In trial one, if the button is pressed down, you change the state of the light from on to off or vice versa:

void loop(){
    val = digitalRead(BUTTON); //read input value and store it

    if (val == HIGH){ //if there is voltage coming in from the button
        state = 1 - state; //change the state, which later is used to
    }                      //turn the light on or off 

    //...etc...
}


But since instructions are executed so rapidly, if the button is held for more than a split second, the "state" of the light will change as many hundreds of a second as you held it. The next example attempts to fix this by making sure there has actually been a transition:

void loop(){
    val = digitalRead(BUTTON); //read input value and store it

    if ((val == HIGH) && (old_val == LOW){ //check for transition
        state = 1 - state;
    }                     

    
    old_val = val; //now remember whether the button was pressed
    //...etc...
}



This works to some extent, but there is still a problem: when you press a button, the spring within it bounces and contact is made and broken a few (short) times in a fraction of a second. The final revision of Example 3 includes "simple debouncing" by including a delay of between 10 and 50 ms (I used 25) after the state change. The result is a working pushbutton light.
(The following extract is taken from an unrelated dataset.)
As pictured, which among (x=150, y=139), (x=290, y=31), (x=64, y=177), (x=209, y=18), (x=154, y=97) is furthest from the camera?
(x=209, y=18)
Push button (and release), receive light!

Example 3 complete!

Thursday, September 1, 2011

Getting Started with the Arduino

In order to use the Arduino, I must first learn it. Luckily, Make Magazine and the cofounder of Arduino put out a nifty book entitled Getting Started with the Arduino. And someone was also nice enough to put a parts package together on Amazon, containing everything you'll need to go through the book.

A nifty starter pack
The first exercise went by so fast I forgot to take a picture. It was basically the "Hello World" of the circuit world: make an LED blink once per second. Exercise 2 would be nearly just as simple, as long as you're not color deficient. I understand that resistors are color coded because they were too tiny to print numbers on, but trying to differentiate between brown, red, and green paint on a 2mm surface under lamp light at night (and on a beige table no less) is no easy task for a red/green colorblind like myself. But I made it work. I'll have to get a second opinion on the rest of my resistors, and keep them sorted and labeled. 

Anyway, Exercise 2 implements a pushbutton for the light, which stays on as long as the button is held. Welcome to your keychain penlight. Mystery solved. 

Light off...

Light on!
That's all for now! Join us next time, when we look into the guts of the Vitamaster itself.


Hacking the Vitamaster: Introduction

Throughout this semester, I will be turning a 15+ year old Vitamaster exercise bike into a videogame controller. In particular, I will be measuring the rotational speed of the wheel and using that data (via an Arduino Uno) to control some aspect of a videogame. If time permits, more control aspects will be added to the bike. It would be nice to do more than control forward motion, after all.

[image: the Vitamaster in all its haggard glory]

This blog will act as my research journal, a semiformal confidant through the good times and bad, tracking my progress and/or struggles, and possibly acting as a guide to others in some fashion.